Falta de condições nos edifícios escolares, vias públicas e insuficiência de materiais didáticos são desafios que essas pessoas enfrentam, apesar de o Estado se ter comprometido com a Convenção da ONU e aprovado o plano nacional – ambos voltados para assuntos que promovam os direitos de pessoas com deficiência.
Celebra-se hoje, dia 4 de janeiro, o Dia Mundial do Braille, assinalado pela Organização das Nações Unidas (ONU), desde 2019, a propósito da Convenção sobre os Direitos das Pessoas com Deficiência, adotada em 2006. A data visa consciencializar os cidadãos para a importância da realização plena dos direitos humanos de pessoas com problemas de visão.

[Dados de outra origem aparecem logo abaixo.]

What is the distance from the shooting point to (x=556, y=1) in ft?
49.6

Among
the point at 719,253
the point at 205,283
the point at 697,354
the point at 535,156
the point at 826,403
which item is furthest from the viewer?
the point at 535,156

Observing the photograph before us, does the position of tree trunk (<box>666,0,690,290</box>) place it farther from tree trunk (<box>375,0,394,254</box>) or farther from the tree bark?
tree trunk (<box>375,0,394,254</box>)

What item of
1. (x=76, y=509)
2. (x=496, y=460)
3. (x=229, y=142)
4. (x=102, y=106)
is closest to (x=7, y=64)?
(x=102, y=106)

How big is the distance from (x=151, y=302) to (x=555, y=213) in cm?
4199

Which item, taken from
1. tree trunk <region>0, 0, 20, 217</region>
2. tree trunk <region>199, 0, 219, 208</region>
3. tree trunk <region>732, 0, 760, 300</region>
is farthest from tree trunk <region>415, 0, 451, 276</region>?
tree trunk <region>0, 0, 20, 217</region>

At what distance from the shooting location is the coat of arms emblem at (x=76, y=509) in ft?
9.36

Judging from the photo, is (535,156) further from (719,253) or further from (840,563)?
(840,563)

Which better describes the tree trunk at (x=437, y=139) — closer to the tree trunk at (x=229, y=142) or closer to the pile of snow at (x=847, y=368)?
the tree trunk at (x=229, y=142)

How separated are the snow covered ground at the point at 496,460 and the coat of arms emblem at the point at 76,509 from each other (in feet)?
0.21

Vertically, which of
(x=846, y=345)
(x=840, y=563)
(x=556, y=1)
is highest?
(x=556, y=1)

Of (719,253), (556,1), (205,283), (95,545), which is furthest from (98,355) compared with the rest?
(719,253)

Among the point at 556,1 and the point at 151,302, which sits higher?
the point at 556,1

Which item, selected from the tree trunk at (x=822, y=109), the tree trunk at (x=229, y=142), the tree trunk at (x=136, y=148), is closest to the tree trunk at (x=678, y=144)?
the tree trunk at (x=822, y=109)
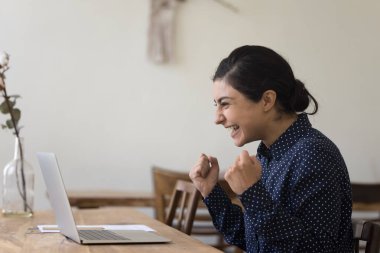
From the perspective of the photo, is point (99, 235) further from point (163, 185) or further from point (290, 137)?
point (163, 185)

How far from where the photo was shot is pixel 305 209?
1.61 m

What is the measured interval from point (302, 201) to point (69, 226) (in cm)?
55

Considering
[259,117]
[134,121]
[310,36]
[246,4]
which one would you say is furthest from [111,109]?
[259,117]

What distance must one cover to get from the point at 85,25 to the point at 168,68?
54 cm

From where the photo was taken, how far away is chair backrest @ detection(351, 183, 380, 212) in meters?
3.70

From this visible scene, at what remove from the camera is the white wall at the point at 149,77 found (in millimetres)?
3965

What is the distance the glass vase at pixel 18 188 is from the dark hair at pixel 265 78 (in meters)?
0.85

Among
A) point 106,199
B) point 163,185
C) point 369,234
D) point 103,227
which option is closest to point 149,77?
point 163,185

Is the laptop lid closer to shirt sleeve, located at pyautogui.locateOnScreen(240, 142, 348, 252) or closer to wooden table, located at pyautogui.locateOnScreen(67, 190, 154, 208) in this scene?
shirt sleeve, located at pyautogui.locateOnScreen(240, 142, 348, 252)

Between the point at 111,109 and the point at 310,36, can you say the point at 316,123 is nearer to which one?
the point at 310,36

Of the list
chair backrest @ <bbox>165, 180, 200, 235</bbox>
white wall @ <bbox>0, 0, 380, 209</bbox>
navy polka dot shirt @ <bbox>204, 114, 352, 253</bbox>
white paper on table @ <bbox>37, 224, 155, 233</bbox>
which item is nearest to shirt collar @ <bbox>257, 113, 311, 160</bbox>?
navy polka dot shirt @ <bbox>204, 114, 352, 253</bbox>

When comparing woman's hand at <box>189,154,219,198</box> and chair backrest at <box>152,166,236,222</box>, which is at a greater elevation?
woman's hand at <box>189,154,219,198</box>

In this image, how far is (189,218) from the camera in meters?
2.26

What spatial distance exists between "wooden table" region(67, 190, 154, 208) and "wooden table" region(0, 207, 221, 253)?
0.99 meters
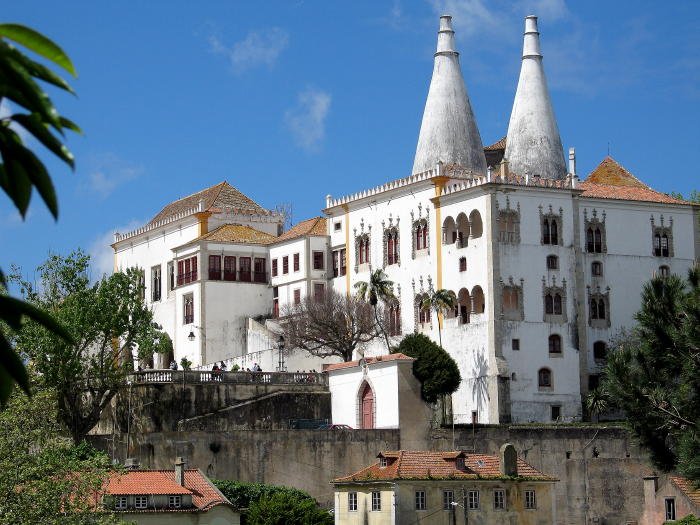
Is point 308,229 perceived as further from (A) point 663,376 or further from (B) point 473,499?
(A) point 663,376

O braille, sistema de escrita tátil utilizado por pessoas cegas ou com limitações de visão, foi concebido por Louís Braille, em 1829, sendo considerado um importante instrumento para a educação, reabilitação e inserção socioprofissional dos deficientes visuais.
Em Timor-Leste, de acordo com o censo de 2022, existem 6.665 deficientes visuais, dos quais 3.103 são homens e 3.563 mulheres. A população do país é de aproximadamente 1,3 milhões de habitantes.

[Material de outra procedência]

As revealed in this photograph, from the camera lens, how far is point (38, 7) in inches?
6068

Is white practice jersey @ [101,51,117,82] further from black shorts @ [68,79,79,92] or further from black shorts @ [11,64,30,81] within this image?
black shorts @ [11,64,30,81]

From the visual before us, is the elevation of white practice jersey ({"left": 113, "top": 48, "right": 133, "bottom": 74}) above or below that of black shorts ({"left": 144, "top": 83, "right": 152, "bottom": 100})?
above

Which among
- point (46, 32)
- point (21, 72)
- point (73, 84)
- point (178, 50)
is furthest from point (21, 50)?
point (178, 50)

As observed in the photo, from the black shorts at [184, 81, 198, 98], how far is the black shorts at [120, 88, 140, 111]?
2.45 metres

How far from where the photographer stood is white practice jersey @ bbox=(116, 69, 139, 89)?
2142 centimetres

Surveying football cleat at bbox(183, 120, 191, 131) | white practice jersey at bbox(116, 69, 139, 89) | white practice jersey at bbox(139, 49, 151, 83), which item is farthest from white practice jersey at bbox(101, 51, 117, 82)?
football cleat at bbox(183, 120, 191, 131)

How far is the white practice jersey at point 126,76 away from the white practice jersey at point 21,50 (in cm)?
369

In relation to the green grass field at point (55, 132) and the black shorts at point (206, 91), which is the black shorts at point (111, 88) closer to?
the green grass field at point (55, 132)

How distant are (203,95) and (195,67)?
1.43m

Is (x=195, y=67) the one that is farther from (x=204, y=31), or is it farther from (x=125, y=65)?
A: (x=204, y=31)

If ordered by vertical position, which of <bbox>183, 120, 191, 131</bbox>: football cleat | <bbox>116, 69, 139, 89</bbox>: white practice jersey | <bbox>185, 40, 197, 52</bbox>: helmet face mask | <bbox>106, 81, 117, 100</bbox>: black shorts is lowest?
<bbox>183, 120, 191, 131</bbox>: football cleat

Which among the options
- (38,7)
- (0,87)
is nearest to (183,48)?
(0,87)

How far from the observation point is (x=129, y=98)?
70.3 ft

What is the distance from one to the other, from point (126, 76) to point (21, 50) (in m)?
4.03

Entre aqueles com problemas de visão no território timorense está Luciano Borges, 32 anos, gestor do programa da Associação Halibur Deficiência Matan Timor-Leste (AHDMTL). O jovem queixou-se do facto de o governo de Timor-Leste reconhecer (na Constituição e em documentos) a necessidade de promover os direitos das pessoas com deficiência, mas não implementar as medidas.

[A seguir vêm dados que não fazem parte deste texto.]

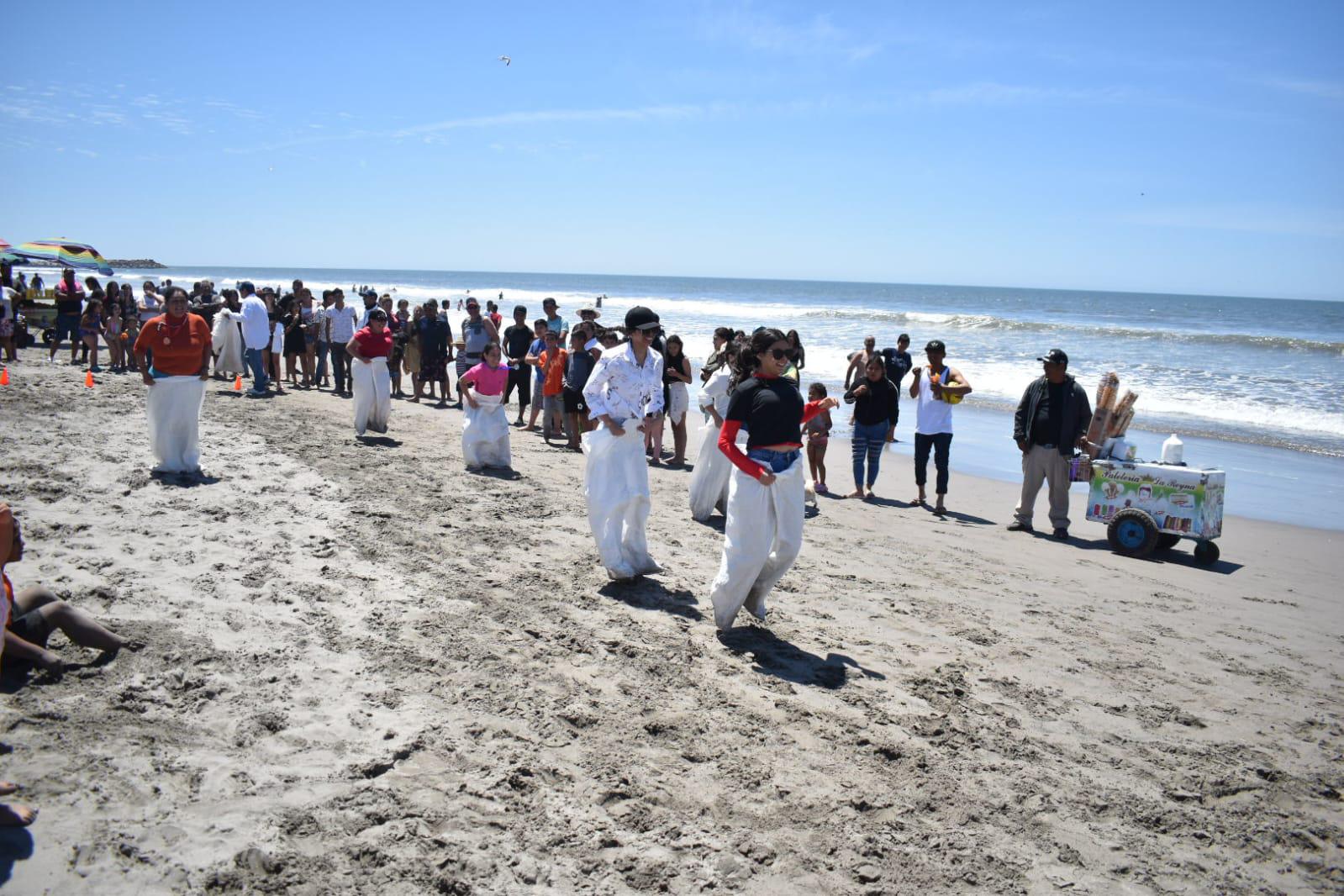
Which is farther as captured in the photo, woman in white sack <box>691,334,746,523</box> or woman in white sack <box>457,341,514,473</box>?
woman in white sack <box>457,341,514,473</box>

“Infelizmente ainda não temos condições suficientes. Nem há infraestruturas básicas, como sinalética nas estradas, nos edifícios públicos e privados que garantam o acesso aos deficientes visuais. Quando há eleições, as pessoas que têm problemas de visão são obrigadas a estarem acompanhadas por alguém que possa ver e, por isso, não podem exercer o seu direito de voto de forma secreta e autónoma, já que não há boletins em braille”, argumentou Luciano Borges.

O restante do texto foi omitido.